:: Supplied passage ::
** Begin **
LeetCode 533: Lonely Pixel II

Problem Restatement

We are given an m x n picture.

Each cell is either:

We are also given an integer target.

We need to count black pixels located at some position (r, c) such that both rules are true:

1. Row r contains exactly target black pixels, and column c also contains exactly target black pixels.
2. Every row that has a black pixel in column c must be exactly the same as row r.

So this problem is stricter than Lonely Pixel I. A pixel is not enough by itself. Its whole row pattern matters too. The official condition says rows with a black pixel in the same column must be identical to the candidate row.

Input and Output

Function shape:

def findBlackPixel(picture: list[list[str]], target: int) -> int:
    ...

Examples

Consider:

picture = [
    ["W", "B", "W", "B", "B", "W"],
    ["W", "B", "W", "B", "B", "W"],
    ["W", "B", "W", "B", "B", "W"],
    ["W", "W", "B", "W", "B", "W"],
]
target = 3

Rows 0, 1, and 2 are identical:

["W", "B", "W", "B", "B", "W"]

Each of those rows has exactly 3 black pixels.

Column 1 has black pixels in rows 0, 1, and 2, so it has exactly 3 black pixels. These rows are all identical.

Therefore, the three black pixels in column 1 are valid.
** End **
:: Material provided ::
** Begin **
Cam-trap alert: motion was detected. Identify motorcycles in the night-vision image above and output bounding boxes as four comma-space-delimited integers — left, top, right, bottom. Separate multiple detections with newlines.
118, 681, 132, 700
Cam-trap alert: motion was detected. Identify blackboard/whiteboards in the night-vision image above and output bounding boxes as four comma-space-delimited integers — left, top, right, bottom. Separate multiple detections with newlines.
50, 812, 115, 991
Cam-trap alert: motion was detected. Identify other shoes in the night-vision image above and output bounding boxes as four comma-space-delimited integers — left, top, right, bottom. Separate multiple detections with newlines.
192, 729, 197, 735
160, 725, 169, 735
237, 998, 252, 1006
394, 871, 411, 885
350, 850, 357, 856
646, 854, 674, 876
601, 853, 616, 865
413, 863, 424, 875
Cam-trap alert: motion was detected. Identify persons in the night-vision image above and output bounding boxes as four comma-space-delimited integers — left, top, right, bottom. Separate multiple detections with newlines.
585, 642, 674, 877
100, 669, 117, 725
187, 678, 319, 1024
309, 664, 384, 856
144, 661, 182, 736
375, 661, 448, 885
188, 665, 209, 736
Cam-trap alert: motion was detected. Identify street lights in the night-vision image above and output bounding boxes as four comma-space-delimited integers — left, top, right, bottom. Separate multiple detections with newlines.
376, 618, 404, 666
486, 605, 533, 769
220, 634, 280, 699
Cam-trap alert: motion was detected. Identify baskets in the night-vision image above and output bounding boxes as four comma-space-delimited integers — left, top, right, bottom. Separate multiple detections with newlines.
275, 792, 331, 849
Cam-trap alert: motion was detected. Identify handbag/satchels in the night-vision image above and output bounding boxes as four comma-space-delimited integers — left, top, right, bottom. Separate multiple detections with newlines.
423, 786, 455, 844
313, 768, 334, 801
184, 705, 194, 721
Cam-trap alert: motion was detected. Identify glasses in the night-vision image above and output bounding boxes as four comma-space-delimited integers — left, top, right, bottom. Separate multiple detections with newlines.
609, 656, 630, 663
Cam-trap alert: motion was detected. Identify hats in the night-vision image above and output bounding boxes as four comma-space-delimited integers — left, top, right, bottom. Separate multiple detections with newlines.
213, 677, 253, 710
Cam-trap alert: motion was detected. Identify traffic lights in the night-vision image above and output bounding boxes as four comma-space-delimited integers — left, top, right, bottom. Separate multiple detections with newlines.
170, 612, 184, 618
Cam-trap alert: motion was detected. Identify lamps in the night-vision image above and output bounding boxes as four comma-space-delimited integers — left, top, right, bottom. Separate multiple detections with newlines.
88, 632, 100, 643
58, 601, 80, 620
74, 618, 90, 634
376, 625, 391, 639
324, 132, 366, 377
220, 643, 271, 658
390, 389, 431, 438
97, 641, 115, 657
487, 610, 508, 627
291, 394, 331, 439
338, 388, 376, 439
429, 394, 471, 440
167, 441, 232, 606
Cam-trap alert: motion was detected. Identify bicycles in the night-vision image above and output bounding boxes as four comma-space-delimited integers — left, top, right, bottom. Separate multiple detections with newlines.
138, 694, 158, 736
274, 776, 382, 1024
** End **
:: Complete the following ::
**A.** Summarize the Lonely Pixel II page in two sentences.
**B.** In the example on the Lonely Pixel II page, which rows are identical?

:: Solution list ::
**A.** The problem asks for a count of black pixels at a position (r, c) where row r and column c each contain exactly target black pixels and every row with a black pixel in column c is identical to row r, which makes it stricter than Lonely Pixel I. In the example with target 3, rows 0, 1, and 2 are identical with 3 black pixels each, and column 1 has black pixels in exactly those rows, so the three black pixels in column 1 are valid.

**B.** Rows 0, 1, and 2.